[[ Data in this exercise open ]]

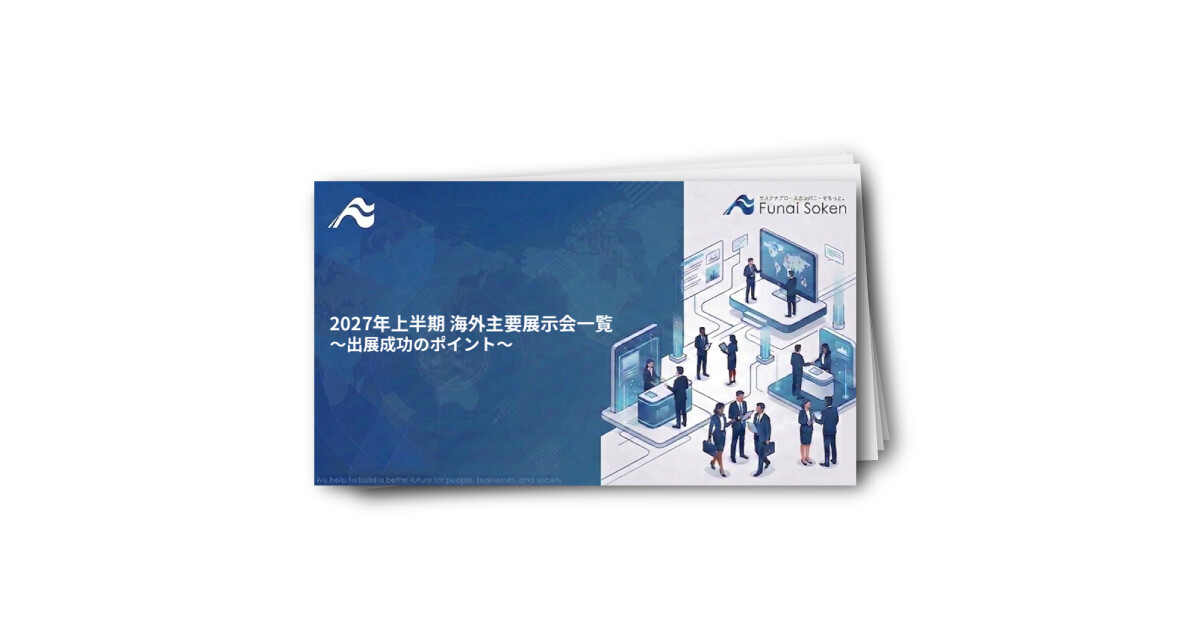 2027年海外展示会 出展成功のポイント
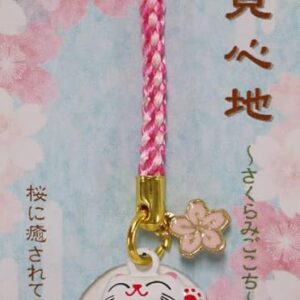 Matsumi Kogei Nettsuke, Made in Japan, 0.6 x 0.6 x 3.5 inches (1.5 x 1.5 x 9 cm), Cherry Blossom Cat Bell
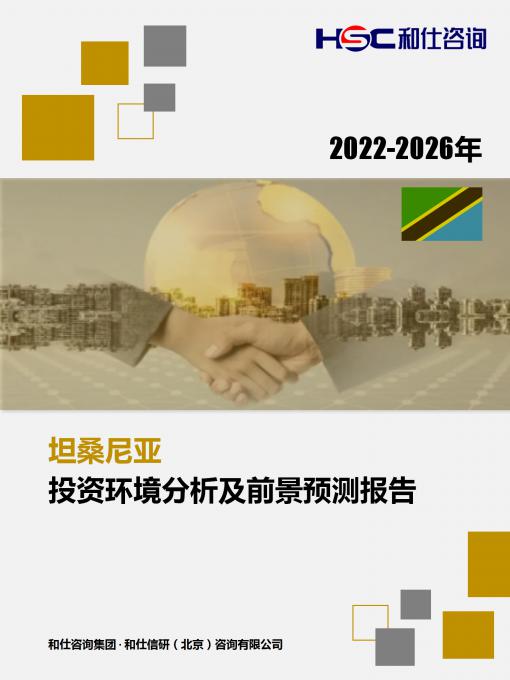 维多利亚老品牌vic(集团)官方网站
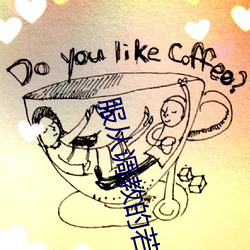 服從調教的若妻在線觀看
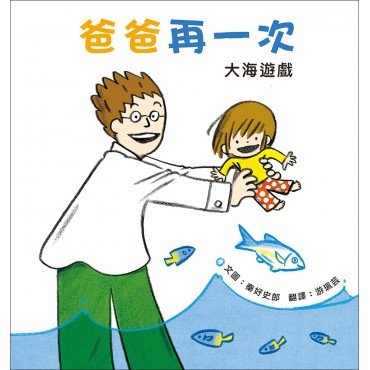 爸爸再一次2：大海遊戲
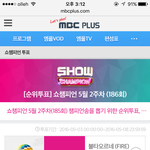 [세븐틴] 그래도 우리 0년차인데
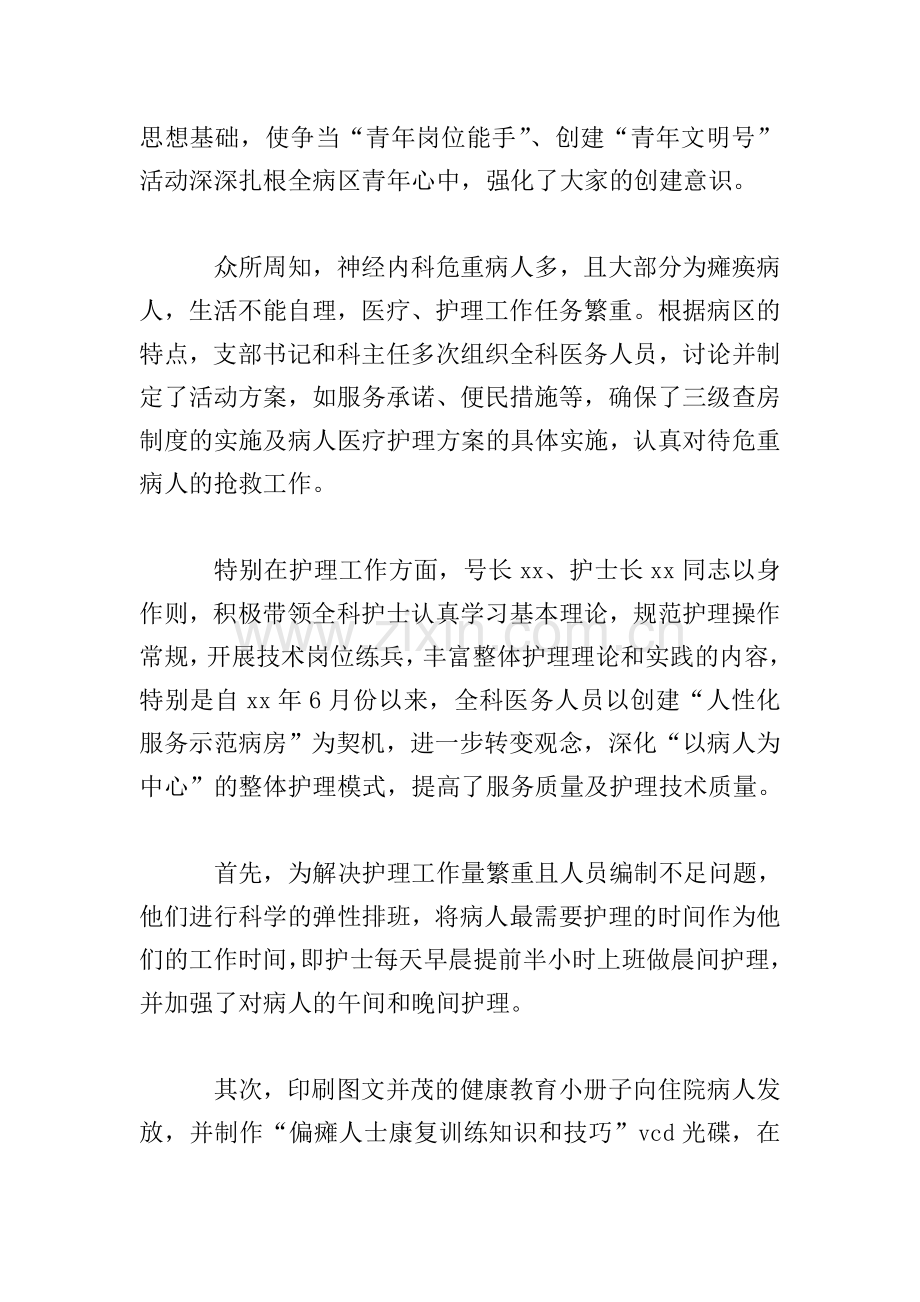 神经内科医生述职报告.doc_第2页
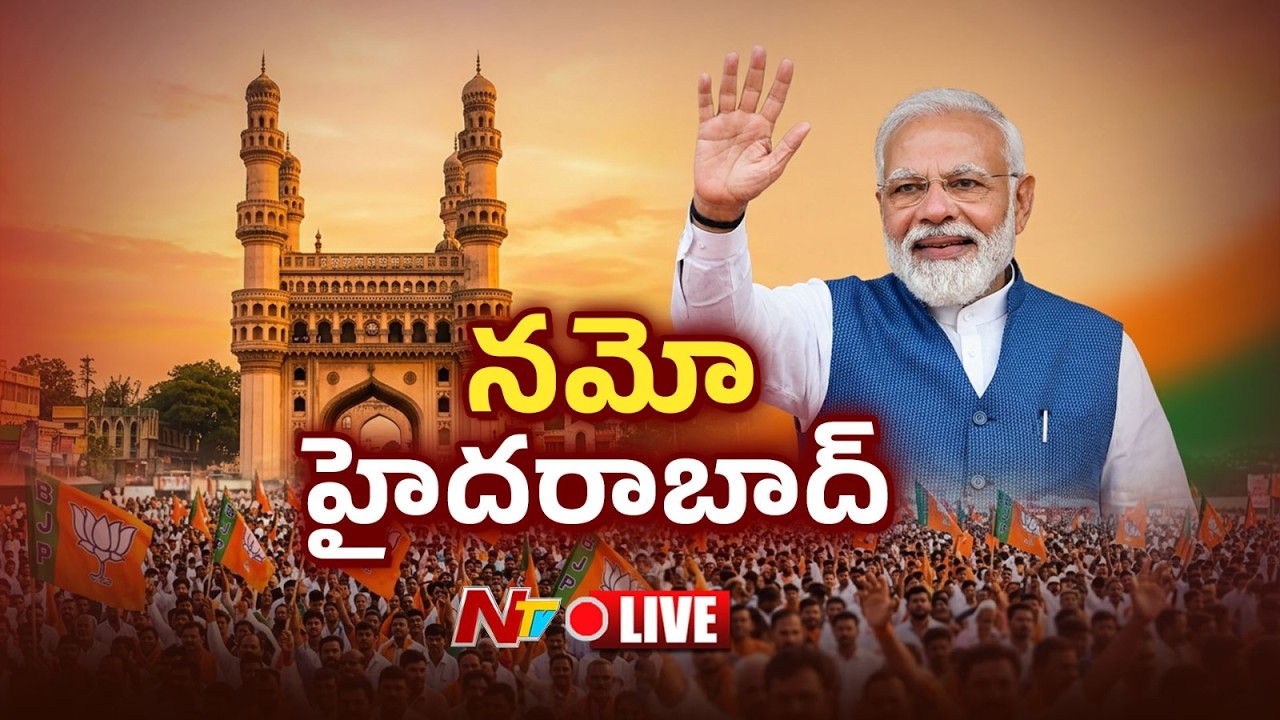 LIVE: ప్రధాని మోడీ పర్యటన @ హైదరాబాద్ | PM Modi Hyderabad Tour LIVE Updates | NTV Telugu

[[ Data in this exercise closed ]]

Transcribe every line of the listing above word for word. Leave out the pictures.

** Response area **
 2027年海外展示会 出展成功のポイント
 Matsumi Kogei Nettsuke, Made in Japan, 0.6 x 0.6 x 3.5 inches (1.5 x 1.5 x 9 cm), Cherry Blossom Cat Bell
 维多利亚老品牌vic(集团)官方网站
 服從調教的若妻在線觀看
 爸爸再一次2：大海遊戲
 [세븐틴] 그래도 우리 0년차인데
 神经内科医生述职报告.doc_第2页
 LIVE: ప్రధాని మోడీ పర్యటన @ హైదరాబాద్ | PM Modi Hyderabad Tour LIVE Updates | NTV Telugu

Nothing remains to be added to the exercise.